И тысячу раз страдал от смерти.
Прежде чем потерять жизнь.
Прежде чем потерять жизнь.
Проходите, не шумите,
Проходя мимо, не шумите,
Охраняйте себя так, чтобы вы не заблудились;
Следите за тем, чтобы не разбудить его;
Car voici la première nuit
Ибо это первая ночь.
Чтоб нищий Скаррон захворал. 116
Бедный Скаррон спит.
Он не оставил после себя ничего, кроме кредиторов. Вдова Скаррон, еще молодая женщина двадцати пяти лет, снова оказалась брошенной на произвол судьбы.
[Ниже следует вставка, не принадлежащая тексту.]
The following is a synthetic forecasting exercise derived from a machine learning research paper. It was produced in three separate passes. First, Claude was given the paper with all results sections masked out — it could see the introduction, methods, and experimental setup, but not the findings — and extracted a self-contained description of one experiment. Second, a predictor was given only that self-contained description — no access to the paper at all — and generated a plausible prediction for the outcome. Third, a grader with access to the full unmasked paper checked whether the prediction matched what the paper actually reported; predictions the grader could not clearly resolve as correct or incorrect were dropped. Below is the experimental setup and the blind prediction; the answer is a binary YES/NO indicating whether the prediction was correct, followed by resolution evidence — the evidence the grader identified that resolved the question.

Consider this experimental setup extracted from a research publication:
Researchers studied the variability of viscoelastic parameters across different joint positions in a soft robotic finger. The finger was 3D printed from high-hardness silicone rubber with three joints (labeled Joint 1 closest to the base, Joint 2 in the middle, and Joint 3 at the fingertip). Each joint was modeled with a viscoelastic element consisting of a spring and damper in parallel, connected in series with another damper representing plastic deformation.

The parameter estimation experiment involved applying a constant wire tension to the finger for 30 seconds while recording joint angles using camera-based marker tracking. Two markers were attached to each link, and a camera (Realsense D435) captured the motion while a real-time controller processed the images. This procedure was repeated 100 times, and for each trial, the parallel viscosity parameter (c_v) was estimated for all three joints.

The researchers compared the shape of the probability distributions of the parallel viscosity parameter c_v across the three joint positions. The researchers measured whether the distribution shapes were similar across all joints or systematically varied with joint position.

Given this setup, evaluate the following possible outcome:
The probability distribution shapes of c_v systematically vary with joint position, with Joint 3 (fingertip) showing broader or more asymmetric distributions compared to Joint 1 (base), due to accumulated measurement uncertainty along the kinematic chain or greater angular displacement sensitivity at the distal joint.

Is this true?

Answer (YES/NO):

Она обратилась к королеве-матери с просьбой возобновить отмененную пенсию; Анна назначила ей две тысячи ливров в год. Франсуаза сняла комнату в монастыре, жила и одевалась скромно, соглашалась на разные мелкие работы в хороших домах. 117 В 1667 году госпожа де Монтеспан, собиравшаяся рожать, послала к ней эмиссара с просьбой принять и воспитать ожидаемого ребенка. Франсуаза отказалась, но когда Людовик сам поддержал просьбу, она согласилась, и в течение нескольких лет после этого принимала королевских младенцев по мере их появления на свет.
Она научилась любить этих детей, и они смотрели на нее как на мать. Король, который поначалу смеялся над ней как над ханжой, стал восхищаться ею и был тронут ее горем, когда один из детей, несмотря на ее постоянную заботу, умер. "Она умеет любить", - сказал он, - "было бы приятно быть любимым ею". 118 В 1673 году он узаконил детей; госпоже Скаррон больше не нужно было соблюдать тайну; она была допущена ко двору в качестве фрейлины, ожидающей госпожу де Монтеспан. Король подарил ей 200 000 ливров, чтобы поддержать ее новый статус. На эти деньги она купила поместье в Ментеноне, недалеко от Шартра. Она никогда не жила там, но это дало ей новое имя: она стала маркизой де Ментенон.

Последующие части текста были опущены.